- Résultat, nous devons tracer un rail dans le sol meuble et assurer à trois le passage des machines. Pour une entrée en matière, c’est suffisamment copieux pour avoir déjà des ampoules aux mains. Deux ou trois bosquets plus loin, nous découvrons que nos efforts ont été vains, puisque le chemin devient sentier et qu’un nouveau torrent, plus tumultueux encore, nous barre définitivement la route.
- Reste à opérer un demi-tour sur une corniche pas plus large qu’un balcon. Aucun de nous ne maîtrisant vraiment la technique du pivot aérien, il nous faut besogner prudemment, particulièrement avec l’âne mort qu’est, dans ces circonstances, la 600 TTR-E qui nous accompagne.
- Plus tard, Christophe, savoyard un brin philosophe, résumera ce passage par « une conjonction d’éléments défavorables ». C’est cela…
- Un couple de vacanciers, qui occupe une cabane isolée, répond d’un air ennuyé à notre bonjour.

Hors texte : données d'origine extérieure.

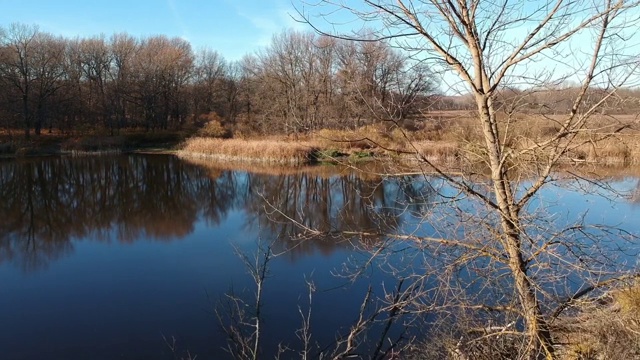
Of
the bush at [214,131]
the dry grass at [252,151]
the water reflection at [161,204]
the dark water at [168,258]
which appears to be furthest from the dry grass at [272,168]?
the bush at [214,131]

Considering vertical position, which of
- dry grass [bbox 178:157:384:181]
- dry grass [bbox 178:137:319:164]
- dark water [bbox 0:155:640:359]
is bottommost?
dark water [bbox 0:155:640:359]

- Ils doivent voir passer trois motards par semaine, mais c’est déjà trop pour leur rêve à la Robinson Crusoë. « Vous n’avez rien à faire là », pérore le grincheux, autoproclamé Parisien en vacances qui en a marre du bruit. « Nous ne faisons que passer », nous excusons-nous presque. « Vous détruisez les chemins », poursuit le fâcheux. « Vaste débat, rétorquons-nous, et pour tout argument négatif que vous présentez, sachez que nous pourrions en opposer un positif, mais le temps nous manque. »
- Un peu las d’entrée de jeu face à ce ressentiment caricatural, moi qui ne compte que des paysans dans ma famille, je décide de mettre fin à cette perte de temps en expliquant qu’il n’y a pas que la poignée de gaz dans la vie d’un motard, puisque je suis moi-même jardinier. Les connexions neuroniennes s’affolent un instant chez notre interlocuteur…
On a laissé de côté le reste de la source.